■ **Reading text**
_ _ _ _ _ _ _
This is Ann Kelley's second book about Gussie. I havent read the first, The Burying Beetle but it didn't really matter. Gussie makes you feel immediately at home in her world. She's as bright as a button, sharp enough to cut herself, and certainly not a willing receptacle of anyone's pity. She has things she wants to do - make photographs, track down her father's ancestors, get closer to Brett - and she sets about doing them with enviable verve and gusto.

At one point, Gussie's mother calls her a precocious beast, and she is a bit. Because she's been out of school and around adults for much of her life, Gussie is both older and younger than her years. She falls upon visitors, especially child visitors, because she has so little experience of a peer group. Her observations are witty and intelligent and she thinks about her foreshortened life expectancy with a sophistication and maturity way beyond her years. Many of her interests are adult interests. She likes the things her parents like; art, art house films, sculptors, word etymologies and she looks at them with the fresh eye of a child but the vocabulary of an adult. We spend a year in St Ives with this delightful little girl, a year in which she waits for a life-saving operation, and a year whose escapades are entrancing. There isn't much plot, but it's all so lovely, you really don't mind.
_ _ _ _ _ _ _
■ **Problem description**
Continue the review of Ann Kelley's second book about Gussie, starting after its final sentence. The data that follows has no connection to the review.

■ **Supplied information**
_ _ _ _ _ _ _
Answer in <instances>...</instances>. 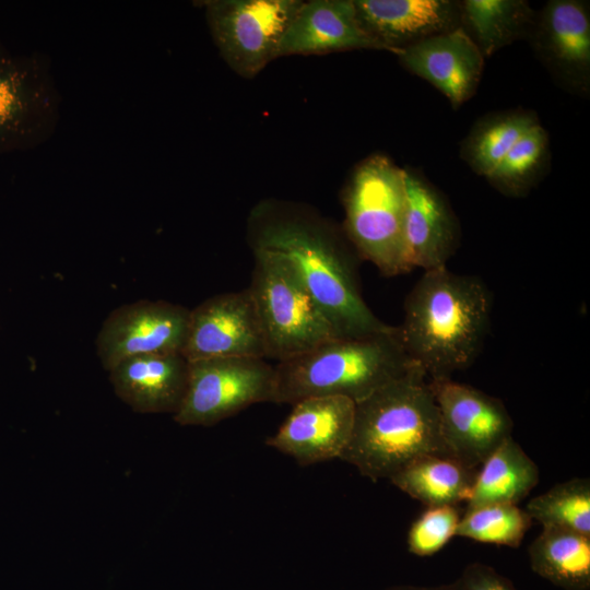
_ _ _ _ _ _ _
■ **Written answer**
However, even though when you've just read such a winsome book about such a charming central character as Gussie, you feel churlish if you criticise, I do wonder whether The Bower Bird is actually the kind of children's book adults like best.

Gussie is twelve, but she is, as I've said, a charmingly precocious twelve. For one reason or another, her frames of reference, her diction and her grasp of metaphysical ideas are somewhat more advanced than you'd expect from the average twelve-year-old. She talks about sculptors, obscure art-house films and the rhyming structure of poetry. However, children tend to like to read about characters a year or two older than themselves and this pitches The Bower Bird at ten-year-olds. It's going to go over the heads of many ten-year-olds. So while I heartily recommend the book, it's most heartily recommended for adults, those who have some affinity with illness, or the most sophisticated of late primary and early secondary readers. All of these will love it.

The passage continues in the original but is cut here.